Background: Physical therapy (PT) in the inpatient setting is a limited and valuable resource. Inappropriate PT consultation is costly and can lead to delays in care. Overutilization of inpatient PT services is an increasingly recognized problem. Patients with minimal or no functional limitations frequently receive PT evaluation, diverting resources and delaying care for the patients with the greatest need. Delays in discharge to patients who require post-acute rehabilitation may worsen hospital-associated disability and is associated with a prolonged functional recovery. These delays in discharge are thought to represent significant cost to the medical system. Additionally, delays in care, high patient volumes, and time wasted screening inappropriate consults may contribute to reduced job satisfaction for physical therapists and other team members. Various nursing tools exist to better triage PT resources, including the Activity Measure-Post Acute Care (AM-PAC) score.
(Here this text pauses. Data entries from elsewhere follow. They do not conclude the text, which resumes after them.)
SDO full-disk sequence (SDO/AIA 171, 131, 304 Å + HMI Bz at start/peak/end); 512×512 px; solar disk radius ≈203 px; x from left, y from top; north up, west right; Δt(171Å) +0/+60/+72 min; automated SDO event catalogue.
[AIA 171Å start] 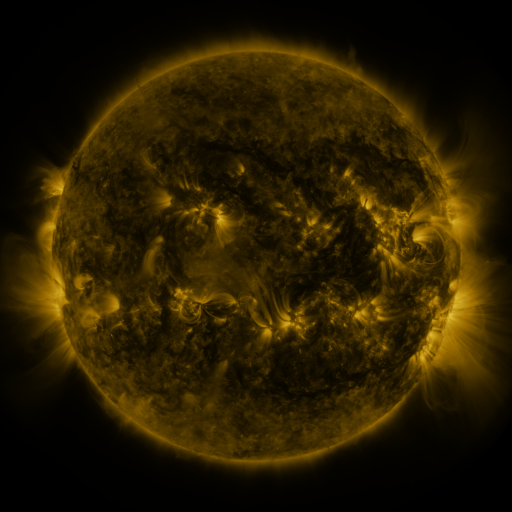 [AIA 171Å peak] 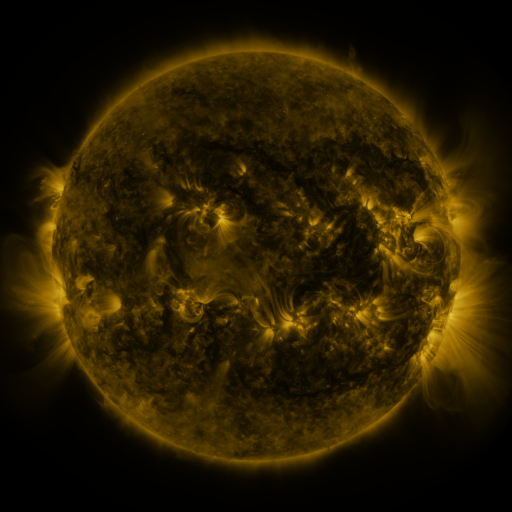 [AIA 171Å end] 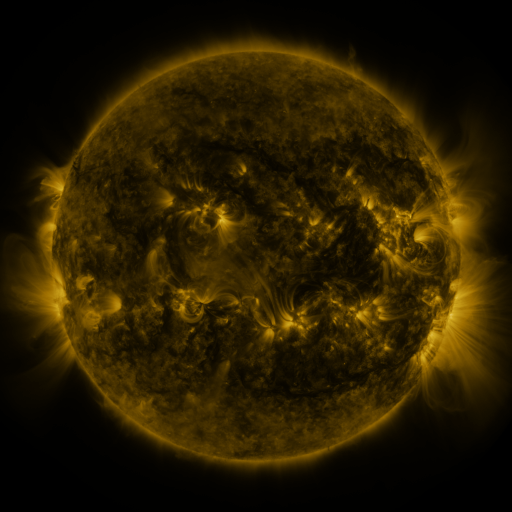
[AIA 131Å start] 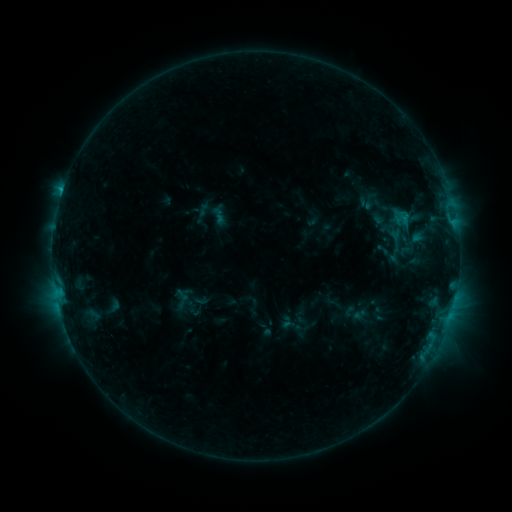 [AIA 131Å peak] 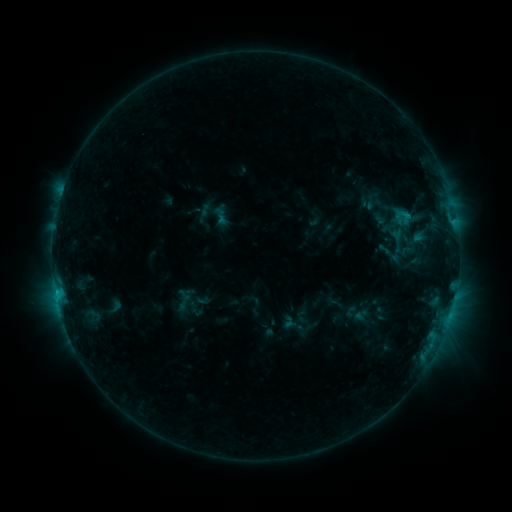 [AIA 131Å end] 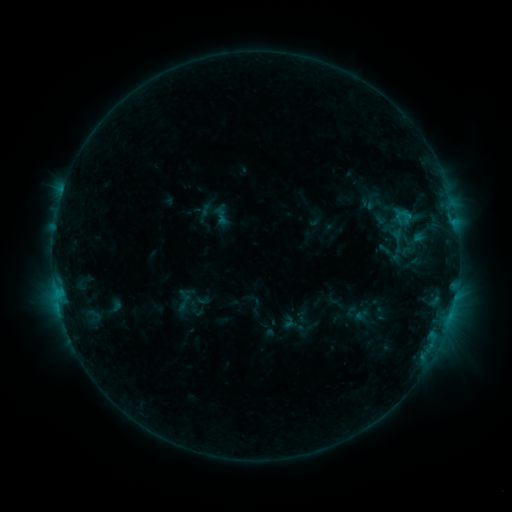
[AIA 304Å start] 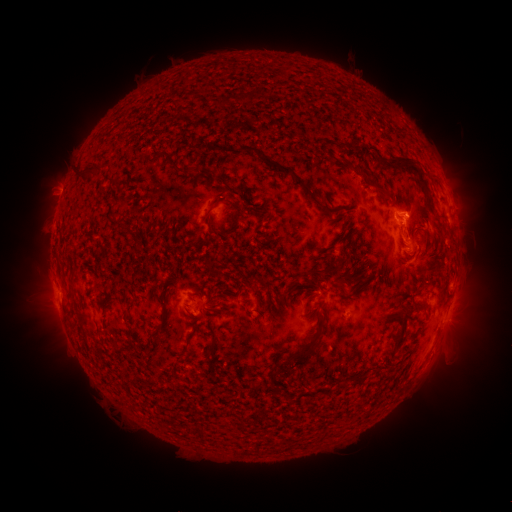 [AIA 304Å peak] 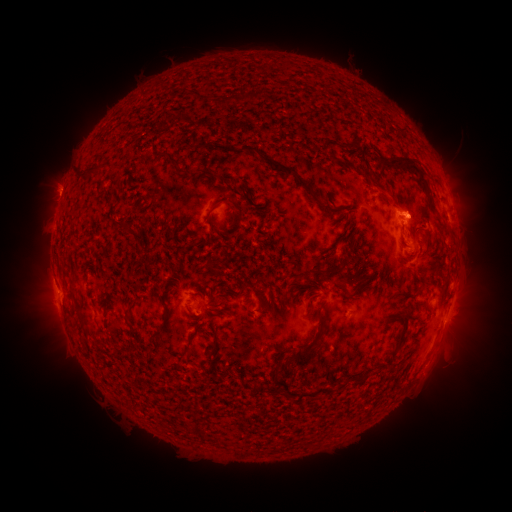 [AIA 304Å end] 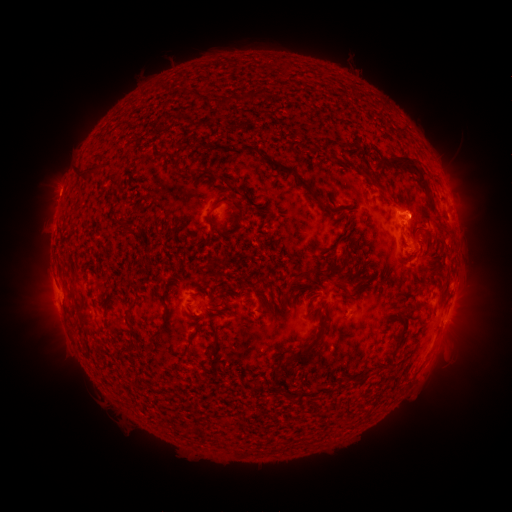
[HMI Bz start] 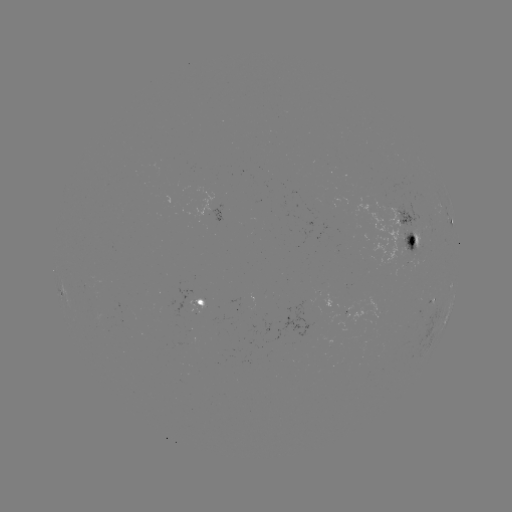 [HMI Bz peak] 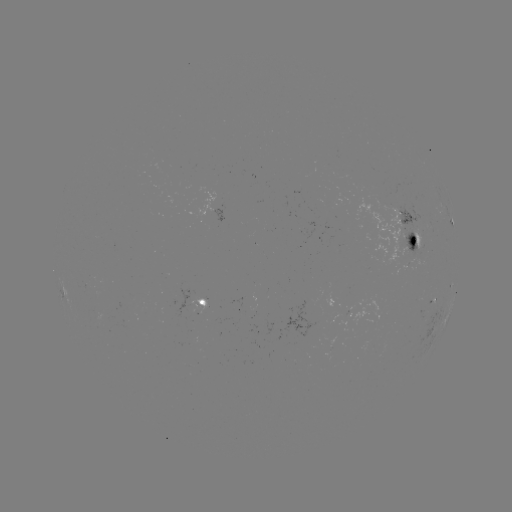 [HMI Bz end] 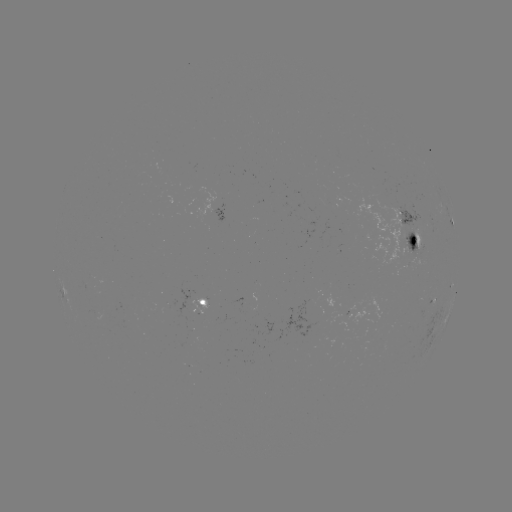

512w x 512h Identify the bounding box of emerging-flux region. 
[238, 307, 255, 311].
Baseline data at an academic hospital revealed that approximately one in four PT consults were inappropriate (N=29,230) across all services, as defined by AM-PAC score of >22.

Methods: To understand the extent of physical therapy (PT) overutilization at our institution, we analyzed a retrospective cohort of patients who received PT consults over a two-year period across all services including ED, medicine, surgery, and ICU patients at the University of Colorado Hospital via EHR data abstraction. Analysis demonstrated that 23.9% of PT consults were inappropriate hospital-wide. A multidisciplinary team comprised of nurses, physical therapists, care managers, informaticists, and physicians convened to construct a process map of PT ordering and performed a root cause analysis. Recurring themes included 1) providers were often unfamiliar with AM-PAC and the implications regarding need for physical therapy, 2) Typical day-to-day interactions between providers and patients often fail to capture a patient’s functional mobility, and 3) providers often order physical therapy consults at the request of the bedside nurse. Based on the root-cause analysis, two interventions were designed. The first was a modified EHR order designed with the assistance of a clinical informaticist that incorporated the patient’s AM-PAC score to provide clinical decision support suggesting an alternative to PT if AM-PAC was >22. The second was redistribution of PT ordering responsibility primarily to nursing staff, with the ability for other providers to order if needed. Interventions were rolled out in a stepwise fashion with the modified epic order going live in April 2021 and the ordering responsibility redistribution going live in 2021.

Results: Post-intervention, the average number of inappropriate PT consults was obtained via EHR data extraction. The average monthly percentage fell from an average of 23.9% pre-intervention to less than 10%, sustained for five months during the post-intervention period (Figure 1).

Conclusions: Our research demonstrates the power of utilizing traditional quality improvement tools to mitigate waste in the healthcare system. The rate of inappropriate PT consults fell from a baseline of approximately 23.9%% to less than 10% sustained in the post-intervention period. Our multifaceted interventions likely reduced the number of unnecessary PT consults and can be used to facilitate more expedient evaluation of patients truly needing PT.